Spatial question items

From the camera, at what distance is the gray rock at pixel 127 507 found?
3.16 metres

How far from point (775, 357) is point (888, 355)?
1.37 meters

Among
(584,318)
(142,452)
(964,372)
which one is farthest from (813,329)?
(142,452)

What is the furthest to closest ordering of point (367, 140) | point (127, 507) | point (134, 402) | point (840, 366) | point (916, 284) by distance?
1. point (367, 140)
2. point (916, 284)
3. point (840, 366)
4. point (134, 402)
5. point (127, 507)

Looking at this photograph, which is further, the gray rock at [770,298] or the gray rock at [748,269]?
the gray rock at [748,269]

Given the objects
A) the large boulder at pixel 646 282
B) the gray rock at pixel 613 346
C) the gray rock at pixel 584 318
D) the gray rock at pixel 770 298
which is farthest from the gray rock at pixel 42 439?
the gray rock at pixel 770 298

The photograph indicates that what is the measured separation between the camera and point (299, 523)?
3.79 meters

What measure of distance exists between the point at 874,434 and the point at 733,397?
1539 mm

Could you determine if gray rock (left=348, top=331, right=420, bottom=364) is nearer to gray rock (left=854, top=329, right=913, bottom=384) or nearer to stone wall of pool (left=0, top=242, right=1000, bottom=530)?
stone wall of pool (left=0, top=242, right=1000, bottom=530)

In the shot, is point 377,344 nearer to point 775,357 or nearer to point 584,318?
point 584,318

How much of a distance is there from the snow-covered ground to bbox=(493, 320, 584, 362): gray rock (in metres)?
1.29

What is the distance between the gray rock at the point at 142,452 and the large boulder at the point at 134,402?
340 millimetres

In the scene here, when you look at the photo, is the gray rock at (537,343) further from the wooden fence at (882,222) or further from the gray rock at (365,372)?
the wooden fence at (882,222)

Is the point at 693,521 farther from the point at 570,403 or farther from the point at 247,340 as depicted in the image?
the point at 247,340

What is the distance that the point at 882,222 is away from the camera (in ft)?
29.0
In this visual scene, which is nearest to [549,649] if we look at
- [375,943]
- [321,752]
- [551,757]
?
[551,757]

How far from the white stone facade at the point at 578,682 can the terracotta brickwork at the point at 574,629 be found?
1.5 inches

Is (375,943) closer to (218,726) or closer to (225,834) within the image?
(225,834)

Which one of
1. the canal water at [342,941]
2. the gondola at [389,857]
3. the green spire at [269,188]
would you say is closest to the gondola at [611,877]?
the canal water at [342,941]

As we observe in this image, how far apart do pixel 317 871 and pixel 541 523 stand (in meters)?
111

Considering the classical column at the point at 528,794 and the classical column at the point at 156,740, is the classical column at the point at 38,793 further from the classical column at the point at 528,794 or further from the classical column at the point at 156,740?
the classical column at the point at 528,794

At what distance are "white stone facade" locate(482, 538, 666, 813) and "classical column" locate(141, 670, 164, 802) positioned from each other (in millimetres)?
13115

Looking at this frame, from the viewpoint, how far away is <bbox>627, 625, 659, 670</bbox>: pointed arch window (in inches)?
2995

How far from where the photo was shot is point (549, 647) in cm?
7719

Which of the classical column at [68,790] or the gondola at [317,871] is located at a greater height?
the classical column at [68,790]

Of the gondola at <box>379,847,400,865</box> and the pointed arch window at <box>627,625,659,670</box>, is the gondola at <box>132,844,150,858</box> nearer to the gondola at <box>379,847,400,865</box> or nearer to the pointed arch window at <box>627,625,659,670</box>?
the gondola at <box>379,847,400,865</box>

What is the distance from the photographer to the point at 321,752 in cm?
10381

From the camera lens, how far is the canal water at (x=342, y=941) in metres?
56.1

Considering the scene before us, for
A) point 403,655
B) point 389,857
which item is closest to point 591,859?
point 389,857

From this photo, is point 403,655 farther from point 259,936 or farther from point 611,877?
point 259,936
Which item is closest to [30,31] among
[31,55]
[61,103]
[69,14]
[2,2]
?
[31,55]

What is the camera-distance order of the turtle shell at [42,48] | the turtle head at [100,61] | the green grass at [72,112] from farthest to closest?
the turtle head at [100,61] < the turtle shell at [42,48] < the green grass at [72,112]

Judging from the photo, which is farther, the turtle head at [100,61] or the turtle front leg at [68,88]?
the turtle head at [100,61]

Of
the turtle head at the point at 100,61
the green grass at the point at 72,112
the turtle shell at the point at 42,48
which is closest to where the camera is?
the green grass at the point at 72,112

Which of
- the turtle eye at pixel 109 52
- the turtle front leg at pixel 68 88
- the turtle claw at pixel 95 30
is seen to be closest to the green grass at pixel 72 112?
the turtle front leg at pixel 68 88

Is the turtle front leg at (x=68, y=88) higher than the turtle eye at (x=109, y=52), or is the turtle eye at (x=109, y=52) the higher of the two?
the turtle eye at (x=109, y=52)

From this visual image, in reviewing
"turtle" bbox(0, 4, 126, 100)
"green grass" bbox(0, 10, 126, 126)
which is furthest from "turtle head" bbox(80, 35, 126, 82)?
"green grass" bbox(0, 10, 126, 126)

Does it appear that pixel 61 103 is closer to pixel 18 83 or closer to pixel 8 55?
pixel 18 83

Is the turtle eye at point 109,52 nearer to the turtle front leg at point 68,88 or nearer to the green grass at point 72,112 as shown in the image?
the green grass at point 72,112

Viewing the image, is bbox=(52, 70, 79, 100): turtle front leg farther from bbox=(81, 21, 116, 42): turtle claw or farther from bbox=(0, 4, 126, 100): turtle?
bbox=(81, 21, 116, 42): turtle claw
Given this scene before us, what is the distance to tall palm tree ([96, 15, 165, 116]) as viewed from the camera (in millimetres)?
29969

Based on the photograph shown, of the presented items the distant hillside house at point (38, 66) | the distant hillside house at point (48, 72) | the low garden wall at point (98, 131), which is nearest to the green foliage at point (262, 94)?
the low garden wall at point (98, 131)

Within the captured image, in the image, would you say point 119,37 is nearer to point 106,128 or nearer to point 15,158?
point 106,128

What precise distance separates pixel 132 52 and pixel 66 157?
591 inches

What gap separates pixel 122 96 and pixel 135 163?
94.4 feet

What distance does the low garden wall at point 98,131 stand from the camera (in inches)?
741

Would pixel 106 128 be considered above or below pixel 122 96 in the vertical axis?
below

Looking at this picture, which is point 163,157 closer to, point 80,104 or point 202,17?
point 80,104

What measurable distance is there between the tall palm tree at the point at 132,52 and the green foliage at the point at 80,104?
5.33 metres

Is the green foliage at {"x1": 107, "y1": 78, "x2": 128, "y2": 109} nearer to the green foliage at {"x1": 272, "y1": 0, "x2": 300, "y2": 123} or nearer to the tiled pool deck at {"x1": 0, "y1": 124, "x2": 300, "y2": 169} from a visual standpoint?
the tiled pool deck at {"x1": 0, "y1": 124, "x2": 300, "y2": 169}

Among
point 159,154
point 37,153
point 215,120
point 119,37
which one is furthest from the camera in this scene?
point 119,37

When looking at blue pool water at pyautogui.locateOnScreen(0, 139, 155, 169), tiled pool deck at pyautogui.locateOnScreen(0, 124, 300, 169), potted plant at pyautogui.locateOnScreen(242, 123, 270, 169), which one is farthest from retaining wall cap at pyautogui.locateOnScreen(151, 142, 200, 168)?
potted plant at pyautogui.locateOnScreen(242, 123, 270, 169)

## TASK TO COMPLETE
Please quote the items above, starting from the first one and ending with the line that contains "3.79 meters", including both ends.

## OUTPUT
From the camera, at what distance is the gray rock at pixel 127 507 found?
3.16 metres

How far from point (775, 357) is point (888, 355)?
1.37 meters

Among
(584,318)
(142,452)
(964,372)
which one is farthest from (813,329)?
(142,452)

What is the furthest to closest ordering of point (367, 140) | point (127, 507) | point (134, 402) | point (840, 366) | point (916, 284) by distance?
1. point (367, 140)
2. point (916, 284)
3. point (840, 366)
4. point (134, 402)
5. point (127, 507)

Looking at this photograph, which is further, the gray rock at [770,298] or the gray rock at [748,269]?
the gray rock at [748,269]

Given the objects
A) the large boulder at pixel 646 282
B) the gray rock at pixel 613 346
C) the gray rock at pixel 584 318
D) the gray rock at pixel 770 298
which is farthest from the gray rock at pixel 42 439?
the gray rock at pixel 770 298

The photograph indicates that what is the measured separation between the camera and point (299, 523)?
3.79 meters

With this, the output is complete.